There are many things wrong with this! First, Galen was justifying the sun's unchanging nature not because he was a sceptic, but rather because he was a Platonist. He was adherent of the so-called Plato's notion of God (look up 'the metaphor of the sun'), which is explains why he felt the need to argue that the sun is unchanging. In fact most of those who held the view that the world is eternal in antiquity were classical theists. Aristotle was the champion of this view, yet he was the one who formulated what we call today the 'first cause' argument. What's even more wrong and careless of the author is that Galen did not subscribe to the eternity of the world.

 

R. J. Hankinson explains in Furley's From Aristotle to Augustine that, although Galen was 'consistent in his expressed view that the pinnacle of all wisdom is to be sought in Plato', he we would not follow him slavishly, as he 'refuses to commit himself one way or the other on questions such as the eternity of the world or the soul's immortality,' being of the view that such questions are 'beyond the reach of human knowledge'; a commendable position for a man of antiquity.
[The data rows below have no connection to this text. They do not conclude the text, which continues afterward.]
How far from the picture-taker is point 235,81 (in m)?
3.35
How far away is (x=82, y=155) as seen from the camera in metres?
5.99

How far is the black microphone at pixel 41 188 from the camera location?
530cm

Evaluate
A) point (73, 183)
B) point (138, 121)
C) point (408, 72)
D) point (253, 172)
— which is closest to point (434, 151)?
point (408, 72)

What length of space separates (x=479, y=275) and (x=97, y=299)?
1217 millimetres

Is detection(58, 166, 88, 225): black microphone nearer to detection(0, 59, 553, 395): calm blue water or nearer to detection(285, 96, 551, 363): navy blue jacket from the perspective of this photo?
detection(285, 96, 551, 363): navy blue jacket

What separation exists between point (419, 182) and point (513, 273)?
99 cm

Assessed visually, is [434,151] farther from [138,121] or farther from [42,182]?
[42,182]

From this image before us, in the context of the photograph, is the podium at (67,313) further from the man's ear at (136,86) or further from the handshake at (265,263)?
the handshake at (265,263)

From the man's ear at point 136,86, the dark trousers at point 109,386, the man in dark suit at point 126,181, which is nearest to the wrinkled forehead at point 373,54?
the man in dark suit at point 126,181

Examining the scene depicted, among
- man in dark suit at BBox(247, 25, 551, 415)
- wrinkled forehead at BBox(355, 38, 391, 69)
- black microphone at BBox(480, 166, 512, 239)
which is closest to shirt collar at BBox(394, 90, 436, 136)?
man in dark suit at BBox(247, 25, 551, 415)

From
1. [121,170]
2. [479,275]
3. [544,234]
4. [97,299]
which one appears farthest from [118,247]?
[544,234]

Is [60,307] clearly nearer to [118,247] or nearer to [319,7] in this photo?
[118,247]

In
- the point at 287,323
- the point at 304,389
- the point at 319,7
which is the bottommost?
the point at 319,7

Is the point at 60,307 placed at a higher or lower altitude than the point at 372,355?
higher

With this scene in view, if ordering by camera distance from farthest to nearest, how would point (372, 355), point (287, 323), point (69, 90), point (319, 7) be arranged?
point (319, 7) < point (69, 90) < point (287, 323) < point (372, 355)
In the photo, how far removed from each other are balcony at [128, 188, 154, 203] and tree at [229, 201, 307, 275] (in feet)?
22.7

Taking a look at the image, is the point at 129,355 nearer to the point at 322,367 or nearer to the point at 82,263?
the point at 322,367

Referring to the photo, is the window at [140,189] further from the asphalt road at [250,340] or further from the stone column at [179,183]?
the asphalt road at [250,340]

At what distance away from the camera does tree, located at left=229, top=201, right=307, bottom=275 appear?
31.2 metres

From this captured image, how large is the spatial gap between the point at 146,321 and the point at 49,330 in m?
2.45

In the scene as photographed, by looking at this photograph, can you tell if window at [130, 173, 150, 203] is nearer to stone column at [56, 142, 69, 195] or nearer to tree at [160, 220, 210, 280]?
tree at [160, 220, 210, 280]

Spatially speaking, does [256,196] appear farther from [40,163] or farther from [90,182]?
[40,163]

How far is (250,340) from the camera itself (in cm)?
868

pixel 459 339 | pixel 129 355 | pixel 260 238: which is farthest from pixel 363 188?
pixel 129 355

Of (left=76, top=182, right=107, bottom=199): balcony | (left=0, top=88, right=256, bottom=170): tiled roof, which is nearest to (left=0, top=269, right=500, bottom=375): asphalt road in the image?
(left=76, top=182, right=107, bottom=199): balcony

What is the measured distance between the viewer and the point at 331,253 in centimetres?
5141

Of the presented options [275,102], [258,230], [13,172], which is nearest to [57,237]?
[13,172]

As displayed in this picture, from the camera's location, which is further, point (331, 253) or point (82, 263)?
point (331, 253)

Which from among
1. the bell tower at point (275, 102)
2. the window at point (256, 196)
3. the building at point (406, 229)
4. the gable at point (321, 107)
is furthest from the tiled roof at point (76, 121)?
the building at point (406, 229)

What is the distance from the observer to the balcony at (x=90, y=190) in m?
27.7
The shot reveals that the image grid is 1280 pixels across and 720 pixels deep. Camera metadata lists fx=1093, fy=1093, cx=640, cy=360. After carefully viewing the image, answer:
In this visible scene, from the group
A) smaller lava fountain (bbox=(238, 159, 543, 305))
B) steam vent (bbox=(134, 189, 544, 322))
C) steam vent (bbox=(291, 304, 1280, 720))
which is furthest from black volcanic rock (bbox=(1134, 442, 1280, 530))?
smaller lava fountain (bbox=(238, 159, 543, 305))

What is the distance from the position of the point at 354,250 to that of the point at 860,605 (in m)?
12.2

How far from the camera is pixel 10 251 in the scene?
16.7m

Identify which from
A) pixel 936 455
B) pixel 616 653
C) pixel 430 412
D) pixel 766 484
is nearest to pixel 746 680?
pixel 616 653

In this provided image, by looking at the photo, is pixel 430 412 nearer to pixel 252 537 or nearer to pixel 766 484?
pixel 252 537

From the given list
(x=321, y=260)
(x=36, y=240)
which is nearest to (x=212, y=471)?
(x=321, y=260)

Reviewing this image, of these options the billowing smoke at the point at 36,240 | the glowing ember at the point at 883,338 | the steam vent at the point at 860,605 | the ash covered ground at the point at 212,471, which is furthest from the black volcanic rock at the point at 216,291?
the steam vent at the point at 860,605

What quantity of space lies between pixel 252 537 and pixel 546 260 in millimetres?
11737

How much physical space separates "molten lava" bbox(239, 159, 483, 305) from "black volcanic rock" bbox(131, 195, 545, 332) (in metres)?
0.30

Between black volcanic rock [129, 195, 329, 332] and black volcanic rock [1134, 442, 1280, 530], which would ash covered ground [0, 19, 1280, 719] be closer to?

Al-Ghazali would be the last person to have an impartial view on this matter because he's the one who wrote the entire book of attempted refutation just because he was uncomfortable with Ibn Sina and Al-Farabi adopting Aristotle's philosophy, a vital one of which was this subject matter itself – the eternity of the world. If I were to grade this as an essay of sorts, I would have given Sheikh Idris a big U. The rest of the piece is riddled with as much inaccuracies, with the use of non sequiturs on the top of that.